Justice Sotomeyer wrote the dissent. She pointed out that in the Supreme Court held that “If [an] individual indicates in any manner, at any time prior to or during questioning, that he wishes to remain silent” or if he “states that he wants an attorney,” the interrogation “must cease.” It would seem that a two and three quarter hour silence would be an indication that Thompkins wanted to remain silent. In Miranda the Court wrote:
“Whatever the testimony of the authorities as to waiver of rights by an accused, the fact of lengthy interrogation or incommunicado incarceration before a statement is made is strong evidence that the accused did not validly waive his rights. In these circumstances the fact that the individual eventually made a statement is consistent with the conclusion that the compelling influence of the interrogation finally forced him to do so. It is inconsistent with any notion of a voluntary relinquishment of the privilege.”
As Sotomeyer points out this seems to be pretty much on point but it was ignored by the majority.

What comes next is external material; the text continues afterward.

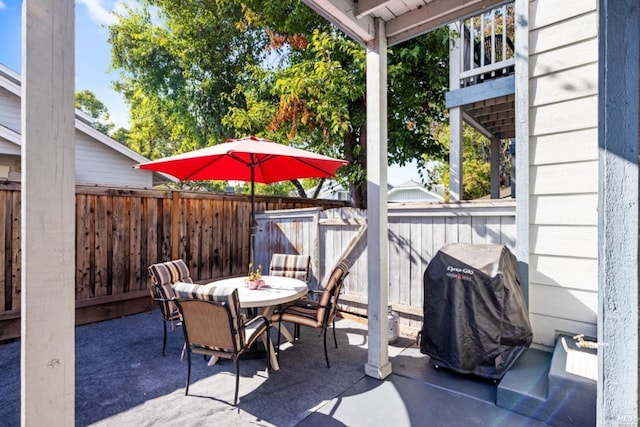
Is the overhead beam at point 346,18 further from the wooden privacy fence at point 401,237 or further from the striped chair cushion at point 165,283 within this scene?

As the Court stated in Miranda: “a valid waiver will not be presumed … simply from the fact that a confession was in fact eventually obtained.”
Perhaps the most ironic part of the decision is that arrestees must now verbally assert their desire to remain silent. The common Miranda right read to arrestees says that the arrestee has a right to ask for an attorney and the right to remain silent. It says nothing about stating that the arrestee must state that he/she wants to remain silent.